After more than a week's worth of pondering the forecast, wondering whether or not our favorite farm store's annual pancake breakfast was going to be cancelled, winter storm Stella arrived. She announced herself at daybreak with a few inches of powder to walk through on our way to the barn. Then she gathered... and fast. As the snow drifts piled several feet high by late morning, we decided to play it safe and take our breakfast next door at Wayward Goose Farm.

The hatches were battened down. All of the animals were safely closed into the barns, with boards of plywood temporarily tacked up over the windows. The kids were snuggled up under heat lamps, bellies full of milk. Meanwhile, every doe & buck lined up along the aisle of the barn and munched hay to its heart's content. And so, we enjoyed the sights of the blizzard from a window seat for an hour or two set to the tune of Duke Ellington's greatest hits, with the aroma of pancakes, bacon, coffee, and all manner of maple product, and with the company of farmers—all savoring the chance for a quick respite on the snow day of the year.

Though it may not feel so here in Vermont, Spring is near, and Kidding Season is gathering like a sudden storm in its own right. But for now we enjoy the relative stillness of a world wrapped in a thick blanket of snow. Here's hoping what they say is true: "in like a lion, out like a lamb."




Winter as it was. Moments that existed in the deep cracks of our wood planked floors, in the recesses of our mid-day minds feeding out hay, and in the slow but persistent realization of our dreams. I look at these images, all from our cell phones and none shared with anyone, and I feel these moments.
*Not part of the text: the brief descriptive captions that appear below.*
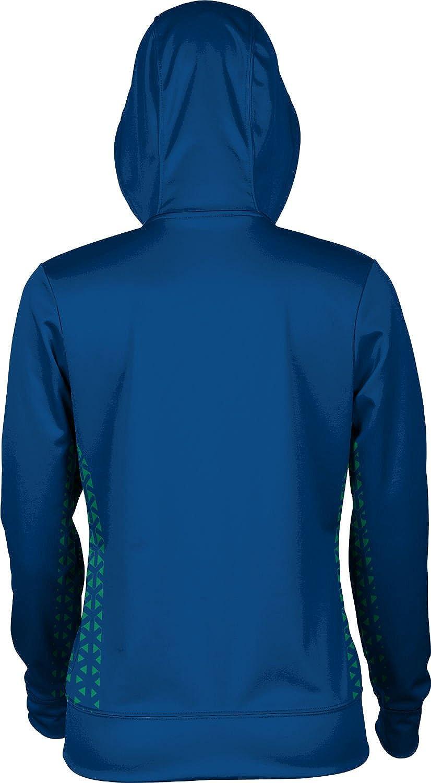 Florida Gulf Coast University Girls Pullover Hoodie Geo School Spirit Sweatshirt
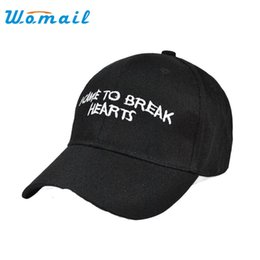Wholesale Hiphop Boy Snapback - Wholesale- Boy Hiphop Hat Fashion Embroidery Snapback Boy Hiphop Hat Adjustable Baseball Cap Unisex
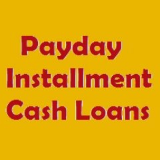 Payday Installment Cash Loan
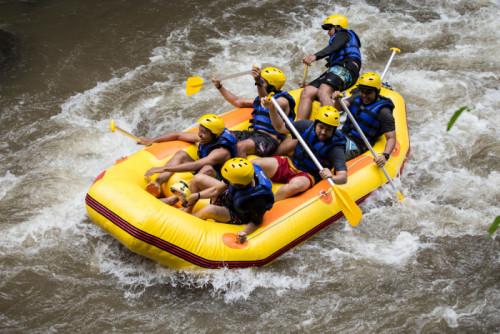 Carangsari Rafting 1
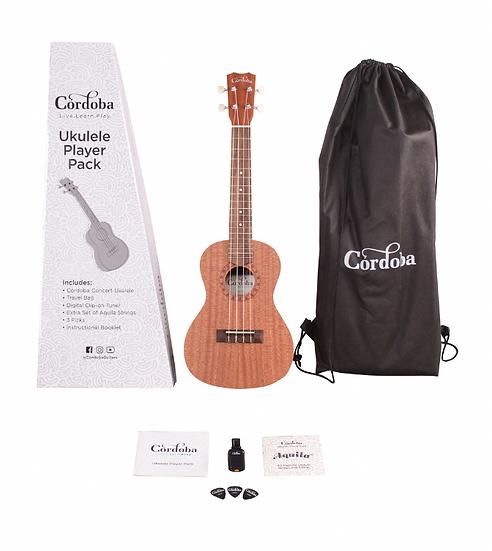 Córdoba Ukulele Player Pack Concert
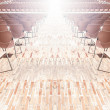 Rows of plastic chairs. - Stock Photo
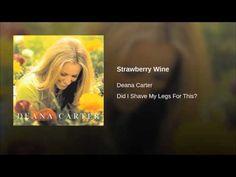 Strawberry Wine - YouTube Music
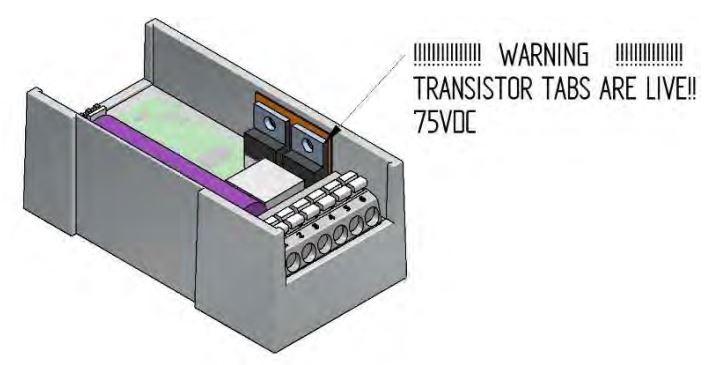 Control Circuit PHu150 transistor tabs warning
The hens surveying their wintry manor before leaving the coop; a particularly pudgy block of cow cheese that was so beautiful I could not help but marvel; mending Mark's farm pants using sashiko stitching as an act of love and homemaking (inspired by this post); and on and on. Winter has been good to us. It has stretched me as a wife, challenged me as a farmer, deepened my faith, and even affirmed a few dreams.

I cannot help but remark on the way my mind and heart are turning dramatically towards homemaking. I could chalk it up to the magic of knitting (and realizing that I can Make Anything, from an heirloom hot water bottle cover to a knitted bedspread—a new life goal). Or maybe it's that rural life lends itself well to intentional acts on the land and in the home. With galavanting at an all time low, we have little choice but to sink well and good into our pursuits of land + home. It must have something to do with raising our own meat, curing the hides, and having them tanned so that our future baby (God-willing) has a cozy soft goatskin to sleep on. I don't know, and in fact I'm nearing on rambling now. The extra hours of sunlight are giving me hope — and this, from a child of winter. —s

Ah, March—when we, indeed, march headlong into this fickle new season. Winter is beginning to stubbornly relent. The sun rises on a 65-degree day, but is soon-to-be vanquished by a rapidly gathering cold front, and a wind chill factor of 30-below. No, winter is not over yet, but it certainly seems to be on its last legs. 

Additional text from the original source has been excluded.